Por Cavaco Silva ser um sopinhas de massa, pior que D. Carlos, – o monarca ainda gostava de andar à chumbada no javali e pintar passarinhos, Cavaco contenta-se com botar discursos e passeatas –, seguimos Scolari como pirilampos, mesmo que a sua forma de esmurrar seja tão estranha como um solo de órgão de Sun Ra. Pode parecer uma mulher a socar mas também aí temos uma lição: a luta pela honra nacional é bissexual. As mulheres são um estandarte desde Dona Tareja (mãe de Afonso Henriques). Nas armas, como as mulheres dos Primeiros-Ministros (poder executivo) e nas rezas, como as mulheres dos Presidentes da República (poder decorativo). Não podemos esquecer que, na terra da irmã Lúcia, quando a investigação policial falha, a missa é como o Liedson – resolve. Durante o rapto do português David Barreto Alcedo e três menores na região de Táchira, na Venezuela, a comunidade local uniu-se para rezar. No Centro Marítimo da Venezuela, em Turumo, leste de Caracas, mais de cem pessoas jogaram pelo seguro. Não pediram pela intervenção de uma, nem de duas, mas de três Virgens Santíssimas. Rezador prevenido vale por dois. Invocaram o poder da Nossa Senhora da Saúde, da Nossa Senhora do Monte e da Nossa Senhora de Coromoto (padroeira da Venezuela). E deu resultado, os putos apareceram e foram logo comer hambúrgueres para o McDonald’s. O homem? Ainda continua sequestrado mas, se adicionarem mais umas Nossa Senhoras na missa, estará junto dos seus na volta do rosário. “You only live once” bem explicam os The Strokes, assim é preferível estar de bem com as Virgens do céu... na terra.

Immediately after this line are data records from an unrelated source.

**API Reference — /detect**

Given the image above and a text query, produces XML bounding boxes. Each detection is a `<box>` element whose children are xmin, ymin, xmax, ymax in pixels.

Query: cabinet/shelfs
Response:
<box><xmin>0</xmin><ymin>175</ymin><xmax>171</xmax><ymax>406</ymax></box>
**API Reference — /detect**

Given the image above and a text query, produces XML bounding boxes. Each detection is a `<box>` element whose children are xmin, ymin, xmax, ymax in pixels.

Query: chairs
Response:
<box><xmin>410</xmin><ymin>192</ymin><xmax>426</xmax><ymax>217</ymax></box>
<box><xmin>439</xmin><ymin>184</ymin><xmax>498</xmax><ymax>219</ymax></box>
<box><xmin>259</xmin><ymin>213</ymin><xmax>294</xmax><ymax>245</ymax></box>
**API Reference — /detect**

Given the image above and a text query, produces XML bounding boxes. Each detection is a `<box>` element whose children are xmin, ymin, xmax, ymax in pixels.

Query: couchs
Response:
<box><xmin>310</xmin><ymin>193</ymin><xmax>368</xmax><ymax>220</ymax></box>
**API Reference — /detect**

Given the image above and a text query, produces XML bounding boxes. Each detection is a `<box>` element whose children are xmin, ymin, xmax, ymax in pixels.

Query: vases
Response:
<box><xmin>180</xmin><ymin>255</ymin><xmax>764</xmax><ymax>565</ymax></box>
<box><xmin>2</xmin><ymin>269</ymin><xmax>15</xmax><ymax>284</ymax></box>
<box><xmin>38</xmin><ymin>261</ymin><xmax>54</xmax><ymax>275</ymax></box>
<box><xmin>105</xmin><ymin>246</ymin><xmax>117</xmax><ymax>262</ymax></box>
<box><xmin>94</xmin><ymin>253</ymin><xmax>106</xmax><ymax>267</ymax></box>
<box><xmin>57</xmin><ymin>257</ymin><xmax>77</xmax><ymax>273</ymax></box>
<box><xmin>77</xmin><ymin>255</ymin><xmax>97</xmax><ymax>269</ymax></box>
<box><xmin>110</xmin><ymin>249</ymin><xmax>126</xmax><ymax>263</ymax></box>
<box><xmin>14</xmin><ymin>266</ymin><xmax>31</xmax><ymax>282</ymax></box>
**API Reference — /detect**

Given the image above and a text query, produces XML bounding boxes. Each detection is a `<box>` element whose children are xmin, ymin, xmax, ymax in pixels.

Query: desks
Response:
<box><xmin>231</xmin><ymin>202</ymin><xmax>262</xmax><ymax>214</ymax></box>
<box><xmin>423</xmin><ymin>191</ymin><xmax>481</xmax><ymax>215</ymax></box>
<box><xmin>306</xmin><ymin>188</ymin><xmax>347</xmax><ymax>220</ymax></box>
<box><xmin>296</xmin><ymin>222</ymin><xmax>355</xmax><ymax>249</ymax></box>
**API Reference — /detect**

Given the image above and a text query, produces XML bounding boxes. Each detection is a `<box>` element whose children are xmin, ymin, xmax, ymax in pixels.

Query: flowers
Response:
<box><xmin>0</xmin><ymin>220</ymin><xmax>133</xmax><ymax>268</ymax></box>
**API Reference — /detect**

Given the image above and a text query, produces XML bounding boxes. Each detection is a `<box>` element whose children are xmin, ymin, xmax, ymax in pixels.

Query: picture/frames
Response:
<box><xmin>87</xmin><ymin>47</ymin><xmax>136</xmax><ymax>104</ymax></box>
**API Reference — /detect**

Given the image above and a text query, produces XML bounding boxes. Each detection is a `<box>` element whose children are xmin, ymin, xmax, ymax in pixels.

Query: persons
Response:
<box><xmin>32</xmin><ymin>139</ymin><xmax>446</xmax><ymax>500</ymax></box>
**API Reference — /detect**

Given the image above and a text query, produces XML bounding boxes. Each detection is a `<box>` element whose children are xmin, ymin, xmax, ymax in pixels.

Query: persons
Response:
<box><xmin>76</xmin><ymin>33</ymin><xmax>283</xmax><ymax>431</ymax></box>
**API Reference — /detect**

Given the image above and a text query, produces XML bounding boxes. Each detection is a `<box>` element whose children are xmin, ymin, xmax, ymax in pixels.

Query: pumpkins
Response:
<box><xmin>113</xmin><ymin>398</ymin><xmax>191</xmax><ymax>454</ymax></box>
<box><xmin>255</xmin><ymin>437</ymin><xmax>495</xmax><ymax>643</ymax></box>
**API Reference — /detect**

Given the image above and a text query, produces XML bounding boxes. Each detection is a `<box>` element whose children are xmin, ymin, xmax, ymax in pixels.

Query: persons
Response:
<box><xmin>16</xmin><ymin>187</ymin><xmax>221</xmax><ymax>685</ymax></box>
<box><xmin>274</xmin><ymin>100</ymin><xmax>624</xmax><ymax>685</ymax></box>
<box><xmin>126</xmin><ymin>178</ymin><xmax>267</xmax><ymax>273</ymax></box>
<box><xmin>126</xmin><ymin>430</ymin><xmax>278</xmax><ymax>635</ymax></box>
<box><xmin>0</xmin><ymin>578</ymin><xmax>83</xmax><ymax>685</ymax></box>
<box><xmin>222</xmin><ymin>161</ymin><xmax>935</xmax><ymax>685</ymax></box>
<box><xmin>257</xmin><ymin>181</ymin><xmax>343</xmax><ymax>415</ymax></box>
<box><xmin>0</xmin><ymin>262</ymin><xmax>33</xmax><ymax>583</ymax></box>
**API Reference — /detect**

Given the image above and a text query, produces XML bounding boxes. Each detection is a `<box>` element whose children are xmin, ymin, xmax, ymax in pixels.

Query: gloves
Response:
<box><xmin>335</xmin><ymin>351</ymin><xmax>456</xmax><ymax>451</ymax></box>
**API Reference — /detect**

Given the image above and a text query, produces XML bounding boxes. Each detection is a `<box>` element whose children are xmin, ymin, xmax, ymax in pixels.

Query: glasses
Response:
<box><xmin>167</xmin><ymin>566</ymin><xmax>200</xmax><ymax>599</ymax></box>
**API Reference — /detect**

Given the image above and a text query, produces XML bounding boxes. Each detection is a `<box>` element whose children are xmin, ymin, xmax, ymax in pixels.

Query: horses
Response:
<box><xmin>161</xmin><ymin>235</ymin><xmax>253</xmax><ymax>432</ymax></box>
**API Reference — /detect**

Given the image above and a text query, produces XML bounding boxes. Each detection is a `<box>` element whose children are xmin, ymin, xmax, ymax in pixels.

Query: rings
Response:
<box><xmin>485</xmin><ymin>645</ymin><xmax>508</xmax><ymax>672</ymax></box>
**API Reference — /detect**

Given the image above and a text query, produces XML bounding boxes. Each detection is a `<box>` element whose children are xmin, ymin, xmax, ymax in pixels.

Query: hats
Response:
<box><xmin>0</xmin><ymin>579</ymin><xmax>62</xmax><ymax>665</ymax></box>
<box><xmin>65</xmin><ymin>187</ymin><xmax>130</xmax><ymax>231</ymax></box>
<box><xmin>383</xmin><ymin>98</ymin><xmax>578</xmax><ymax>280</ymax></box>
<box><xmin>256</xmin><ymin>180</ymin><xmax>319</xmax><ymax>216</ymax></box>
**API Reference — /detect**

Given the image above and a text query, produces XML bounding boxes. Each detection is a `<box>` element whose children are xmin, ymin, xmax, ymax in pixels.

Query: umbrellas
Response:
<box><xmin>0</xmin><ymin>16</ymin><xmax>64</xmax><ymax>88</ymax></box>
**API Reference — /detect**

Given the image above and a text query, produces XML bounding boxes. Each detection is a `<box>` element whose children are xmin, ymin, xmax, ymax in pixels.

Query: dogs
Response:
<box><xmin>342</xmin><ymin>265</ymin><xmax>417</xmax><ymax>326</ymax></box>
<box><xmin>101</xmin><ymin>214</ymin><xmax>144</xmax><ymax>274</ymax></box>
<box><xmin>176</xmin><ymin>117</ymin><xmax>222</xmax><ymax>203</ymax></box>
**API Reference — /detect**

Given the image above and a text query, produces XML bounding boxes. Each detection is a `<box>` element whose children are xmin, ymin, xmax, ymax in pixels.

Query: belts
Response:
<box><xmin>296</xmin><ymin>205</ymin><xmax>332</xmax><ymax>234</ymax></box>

A violência policial não é condenável. Minha nossa! São foras-da-lei. A nossa cultura de banda desenhada aceita o “snict” das garras de Wolverine, saindo dos punhos para estraçalhar um supervilão, também topa uma carga de porrada num preso algemado. (Os americanos reconhecem a inevitabilidade de chegar a roupa ao pêlo nos interrogatórios dos terroristas e outros que os chateiem). Mas nem a violência em geral deve ser condenada de ânimo leve. A nalgada, por exemplo, tem antigas tradições e é gabada por agressores e agredidos. Até uma carga de milho mais robusta não faz mal a ninguém. Pode ser salutar. Laurentino Dias, secretário de Estado do Desporto, numa tertúlia comemorativa dos 120 anos da Associação Académica de Coimbra, confessou como nasceu para a política. Ainda caloiro, três anos antes do golpe militar de Abril74, assistiu a uma carga da GNR e foi a epifania. Afinal, alombar (ou ver os outros a alombar) com o cassetete é tão bom e revelador como carregar nos botões das Pussycat Dolls.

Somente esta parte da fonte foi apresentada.